For Bradley Brock, his 3-year-old dog, a mastiff named Moose, was his family and his support after a serious motorcycle accident. In a span of seconds on a November night last year, a police officer in Inkster, Michigan, took all of that from Brock when the officer shot Moose multiple times as the dog approached him.
Brock says, and video appears to show, the dog wagging its tail as it trots toward the officer. Brock has now filed a federal civil rights lawsuit arguing that the shooting was an unreasonable seizure under the Fourth Amendment.
The shooting is another alleged instance of an officer misreading dog behavior and slaying a peta sadly common occurrence that continues to devastate families, generate public outrage, lead to officers being fired, and cost police departments hundreds of thousands of dollars in lawsuit settlements.
Brock says he called 911 on November 15 of last year after a man at a gas station pulled a gun on him. Video of the incident shows an Inkster police officer talking to Brock while Moose sits on the sidewalk a short distance away, off leash. Moose then trots over to Brock, wagging his tail and stopping to sniff a passing pedestrian, before turning and moving toward the officer.
"He was very friendly, but if anybody was around me, he wanted to check 'em out and make sure they're okay," Brock says. "That's all, like any dog."
However, the officer begins quickly backpedaling, draws his gun, and within seconds shoots the dog multiple times.
Brock, escorted by police, took Moose to an emergency veterinarian, where the dog was euthanized. The veterinarian report notes that the Inkster police left immediately after dropping Moose off and "refused to give account of what happened."
The loss of his dog crushed Brock.
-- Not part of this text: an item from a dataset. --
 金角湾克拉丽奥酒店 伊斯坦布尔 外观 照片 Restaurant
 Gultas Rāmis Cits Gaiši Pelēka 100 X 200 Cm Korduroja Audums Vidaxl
He had lost one of his legs in a motorcycle accident several years earlier, and he was training Moose to be his service dog. Brock says Moose was a rescue dog who was caged and abused for the first six months of his life.
Brock v Inkster 2:22-cv-10500"When I got him, he had no hair from the middle of his back to the tip of his tail," Brock says. "They had run over his head with a truck, and it crushed his jaw and caused him to bite the tip of his tongue off. He was highly abused, so when I got him, I healed him as much as he healed me. We were partners."
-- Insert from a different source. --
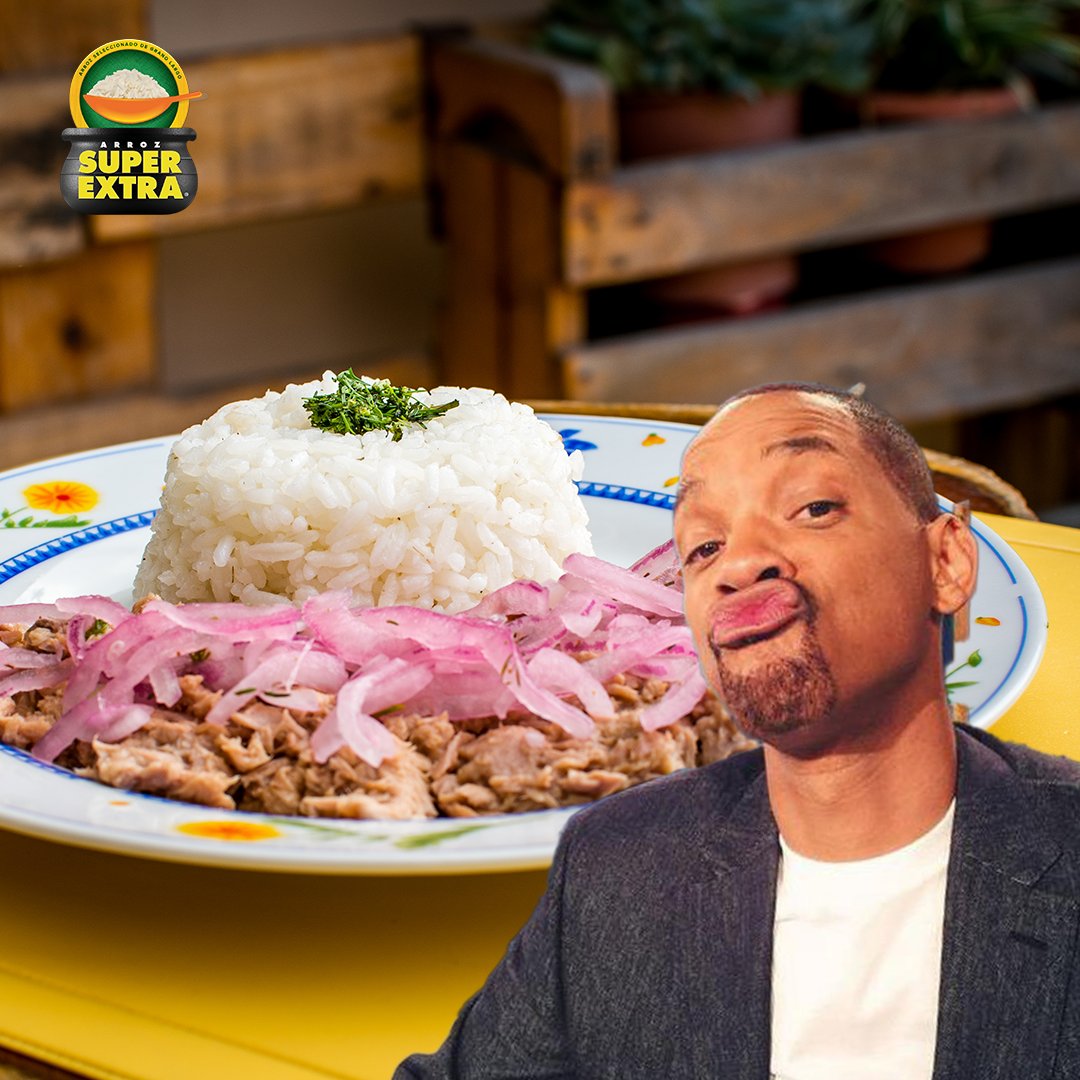 Arroz Súper Extra tweet media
The only reason footage of the incident exists is because a security guard at a nearby marijuana dispensary captured it on video via a drone he had in the air at the time. The Inkster Police Department told local news outlets that the officer's body camera wasn't turned on, nor was the dash camera in his cruiser active.
Brock says the dispensary initially refused to give him the video, but he later ran into the security guard, Antonio Williams, by chance. Williams sympathized with Brock and handed over the footage.
"The video clearly shows the dog was not aggressive," Williams told WXYZ Detroit. "The officer pulled his weapon and I don't know how many times he fired because I was busy wondering where the bullets were going."
Williams was fired from his job for sharing the footage with Brock, but he told WXYZ that he had no regrets.